As the dominoes begin to fall, and the devaluing of the Euro and US dollar becomes sharper, more and more areas will be affected in the same way that Greece has. As this process takes place we will be able to witness different strategies that communities can use to bring safety, comfort and sustainability to one another in a self-sufficient way.
In these desperate situations where people’s compassion and ingenuity has been tested, communities have come together on their own accord, without any authority telling them what to do and they have worked side by side nonviolently, in mutually beneficial exchanges that made all parties involved better off.
This nonviolence and unity is natural, and we see this kind of coming together for people after all situations of difficulty or struggle. This compassion and cooperation flies in the face of the “common knowledge” which assumes that all human beings are naturally violent and irrational beasts who without someone to control them would revert to a state of wild insanity where no one has any respect for one another or any kind of common principles.
Just recently in the news there has been another example of people effected by the Euro crisis joining together peacefully and combining their efforts to solve the problems facing their communities. In Spain, where the official unemployment rate is over 50% in some areas, the unemployed population has began to barter time, and actually use their labor hours as currency. People are now trading haircuts and car rides for fresh produce, building supplies and legal services.

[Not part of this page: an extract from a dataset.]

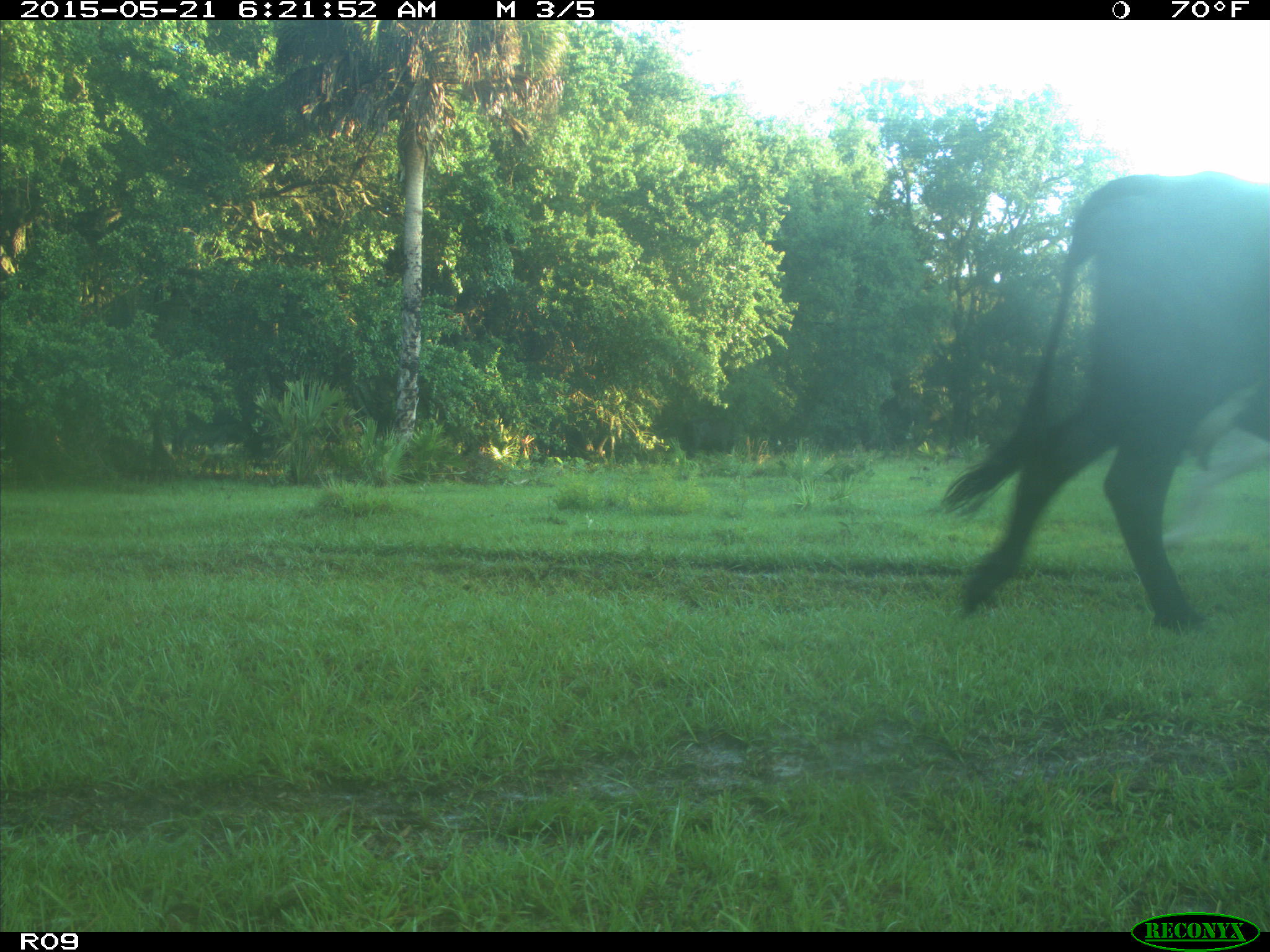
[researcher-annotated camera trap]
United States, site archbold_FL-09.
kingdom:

A recent article in the Wall Street Journal tells the story of a 22 year old unemployed girl who trades time with her community:
“22-year-old Silvia Martín takes comfort in knowing that her bank is still standing behind her. It’s not a lending institution, but rather a time bank whose nearly 400 members barter their services by the hour. Ms. Martín, who doesn’t own a car and can’t afford taxis, has relied on other time-bank members to give her lifts around town for her odd jobs and errands, as well as to help with house repairs. In return, she has cared for members’ elderly relatives, organized children’s parties and even hauled boxes for a member moving to a new house.The time bank not only saves her cash, she says, but also lifts her spirits by making her feel “part of a community that’s taking some positive action during hard times.”
What we are seeing right now in places like Spain and Greece where this crisis is hitting hardest first, is the beginning stages of a new economic model, an economic model that will grow from the ashes of this long dead system that we currently inhabit. One that is built from the bottom up, not the top down.
Thinking ahead, we should remember that in the West our turn to deal with this mess will come eventually, so the sooner we start thinking about how we can provide value to our community in the absence of a centralized authority the better off we will be. Decentralized currencies, and creative ways of trading and distributing labor are essential for making it through these times of economic uncertainty.